» **DATASET EXTRACT**
┄┄┄┄┄┄┄┄┄┄┄┄┄┄┄┄┄┄┄┄

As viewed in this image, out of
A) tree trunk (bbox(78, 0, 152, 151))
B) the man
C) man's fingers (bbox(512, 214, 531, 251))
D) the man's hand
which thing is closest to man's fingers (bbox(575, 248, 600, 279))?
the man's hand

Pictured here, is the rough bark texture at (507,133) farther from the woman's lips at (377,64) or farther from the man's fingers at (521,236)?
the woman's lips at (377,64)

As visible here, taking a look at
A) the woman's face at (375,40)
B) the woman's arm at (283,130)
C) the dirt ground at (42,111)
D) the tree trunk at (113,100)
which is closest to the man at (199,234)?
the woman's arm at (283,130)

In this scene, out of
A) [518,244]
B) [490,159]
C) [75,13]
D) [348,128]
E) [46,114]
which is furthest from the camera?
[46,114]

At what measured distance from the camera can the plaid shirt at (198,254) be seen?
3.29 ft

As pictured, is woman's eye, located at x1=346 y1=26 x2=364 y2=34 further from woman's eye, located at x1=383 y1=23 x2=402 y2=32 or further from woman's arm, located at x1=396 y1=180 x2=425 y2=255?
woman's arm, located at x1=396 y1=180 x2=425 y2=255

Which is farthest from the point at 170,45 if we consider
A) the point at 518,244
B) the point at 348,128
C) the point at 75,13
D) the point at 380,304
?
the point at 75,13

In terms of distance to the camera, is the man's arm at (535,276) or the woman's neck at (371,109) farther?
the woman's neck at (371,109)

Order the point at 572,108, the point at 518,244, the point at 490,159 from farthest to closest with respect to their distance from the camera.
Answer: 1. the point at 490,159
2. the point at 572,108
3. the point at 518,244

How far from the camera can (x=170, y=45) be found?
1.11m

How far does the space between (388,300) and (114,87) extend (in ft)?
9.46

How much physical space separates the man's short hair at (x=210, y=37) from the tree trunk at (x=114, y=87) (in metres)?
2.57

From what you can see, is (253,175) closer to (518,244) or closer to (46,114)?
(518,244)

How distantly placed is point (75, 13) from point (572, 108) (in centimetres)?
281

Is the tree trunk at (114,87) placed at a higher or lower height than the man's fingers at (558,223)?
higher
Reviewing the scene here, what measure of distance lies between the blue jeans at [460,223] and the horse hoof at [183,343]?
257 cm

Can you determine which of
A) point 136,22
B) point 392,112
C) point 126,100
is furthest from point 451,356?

┄┄┄┄┄┄┄┄┄┄┄┄┄┄┄┄┄┄┄┄

Could you format all the lines of the records above as a JSON list of strings, one string per line, with the blank lines omitted?

[
  "As viewed in this image, out of",
  "A) tree trunk (bbox(78, 0, 152, 151))",
  "B) the man",
  "C) man's fingers (bbox(512, 214, 531, 251))",
  "D) the man's hand",
  "which thing is closest to man's fingers (bbox(575, 248, 600, 279))?",
  "the man's hand",
  "Pictured here, is the rough bark texture at (507,133) farther from the woman's lips at (377,64) or farther from the man's fingers at (521,236)?",
  "the woman's lips at (377,64)",
  "As visible here, taking a look at",
  "A) the woman's face at (375,40)",
  "B) the woman's arm at (283,130)",
  "C) the dirt ground at (42,111)",
  "D) the tree trunk at (113,100)",
  "which is closest to the man at (199,234)?",
  "the woman's arm at (283,130)",
  "In this scene, out of",
  "A) [518,244]",
  "B) [490,159]",
  "C) [75,13]",
  "D) [348,128]",
  "E) [46,114]",
  "which is furthest from the camera?",
  "[46,114]",
  "At what measured distance from the camera can the plaid shirt at (198,254) be seen?",
  "3.29 ft",
  "As pictured, is woman's eye, located at x1=346 y1=26 x2=364 y2=34 further from woman's eye, located at x1=383 y1=23 x2=402 y2=32 or further from woman's arm, located at x1=396 y1=180 x2=425 y2=255?",
  "woman's arm, located at x1=396 y1=180 x2=425 y2=255",
  "Which is farthest from the point at 170,45 if we consider",
  "A) the point at 518,244",
  "B) the point at 348,128",
  "C) the point at 75,13",
  "D) the point at 380,304",
  "?",
  "the point at 75,13",
  "In terms of distance to the camera, is the man's arm at (535,276) or the woman's neck at (371,109) farther?",
  "the woman's neck at (371,109)",
  "Order the point at 572,108, the point at 518,244, the point at 490,159 from farthest to closest with respect to their distance from the camera.",
  "Answer: 1. the point at 490,159",
  "2. the point at 572,108",
  "3. the point at 518,244",
  "How far from the camera can (x=170, y=45) be found?",
  "1.11m",
  "How far does the space between (388,300) and (114,87) extend (in ft)?",
  "9.46",
  "How much physical space separates the man's short hair at (x=210, y=37) from the tree trunk at (x=114, y=87) (in metres)?",
  "2.57",
  "From what you can see, is (253,175) closer to (518,244) or closer to (46,114)?",
  "(518,244)",
  "How distantly placed is point (75, 13) from point (572, 108) (in centimetres)?",
  "281",
  "Is the tree trunk at (114,87) placed at a higher or lower height than the man's fingers at (558,223)?",
  "higher",
  "Reviewing the scene here, what measure of distance lies between the blue jeans at [460,223] and the horse hoof at [183,343]?",
  "257 cm",
  "Can you determine which of",
  "A) point 136,22",
  "B) point 392,112",
  "C) point 126,100",
  "is furthest from point 451,356?"
]